# [Task set]
**1)** In the article below about Nadine Gordimer, what slogan is printed on the African National Congress poster on her office door?
**2)** Summarize the article below about Nadine Gordimer in two sentences.

# [Extracted text]
May 15, 2002

A Vibrant Battler of Apartheid Keeps Her Vibrancy

By RACHEL L. SWARNS
Reuters
In May 1986, Ms. Gordimer joined children in the apartheid-era black township in Alexandra, near Johannesburg, to lay a wreath at the graves of Africans killed during their fight against racial segregation.

JOHANNESBURG, May 7 — Behind the wooden gate, past the skittering dog, inside the rambling old house, plastered on the door of Nadine Gordimer's office is an African National Congress poster that proclaims, "Freedom Now!"

The poster may raise an eyebrow. Just last year, it seemed that some black leaders of the governing African National Congress and Ms. Gordimer, the pre-eminent author and white anti-apartheid activist, had fallen out after local officials deemed one of her books racist and tried to ban it from high schools.

The officials backtracked after a furious outcry, but the poster still prompts the question: has Ms. Gordimer wavered in her longstanding support for the African National Congress?

To raise the question is to risk the wrath of Ms. Gordimer, a Nobel laureate who is slight but imposing with her silver hair and fierce eyes. "This is so distressing and so annoying," she snapped. "The A.N.C. did nothing to Nadine Gordimer."

With that, she ticked off a few things she would like the world to know.

# [Dataset content]
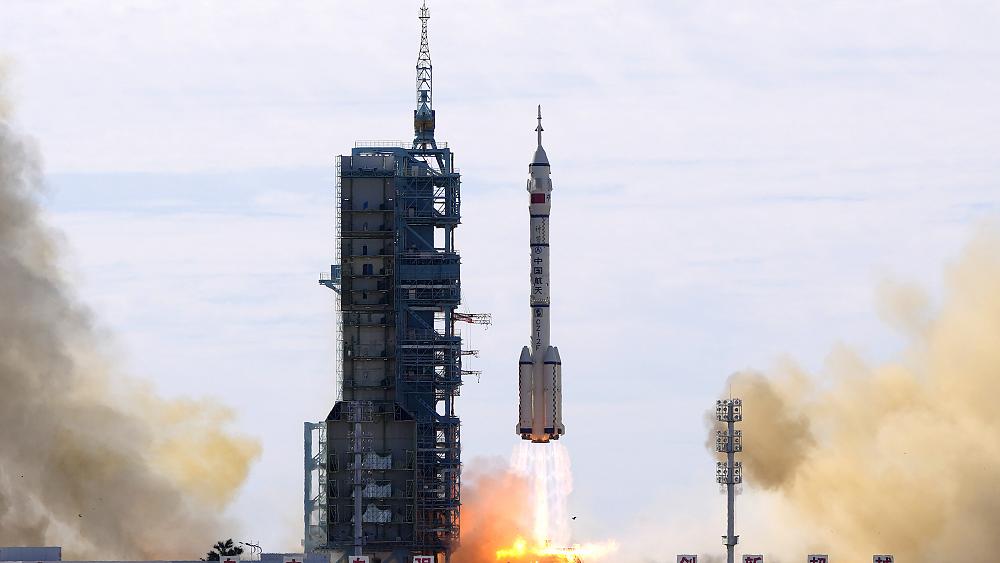 China launches first crew to live on new space station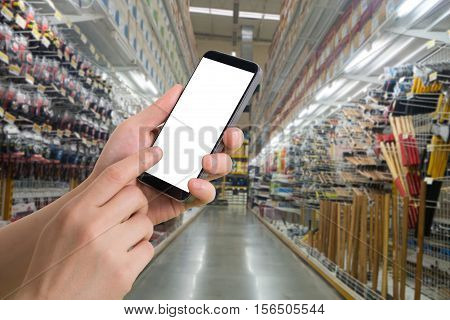 human hand hold smartphone tablet cell phone with blurry hardware store. concept of shopping and finding hardware tool for house repair.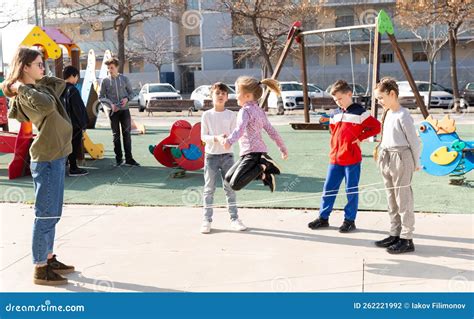 Children Skipping On Elastic Jump Rope Stock Photo Image Of Cheerful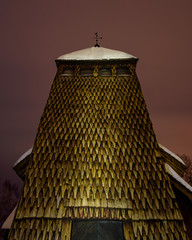 Wooden shingles and a weather vane atop an old wooden church. © Mikael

# [Outputs in order]
**1)** "Freedom Now!"

**2)** An African National Congress poster proclaiming "Freedom Now!" hangs on the office door of Nadine Gordimer, the Nobel laureate and white anti-apartheid activist. She had seemed to fall out with some of the party's black leaders the previous year after local officials deemed one of her books racist and tried to ban it from high schools, but the officials backtracked after an outcry, and she sharply insisted that the A.N.C. did nothing to her.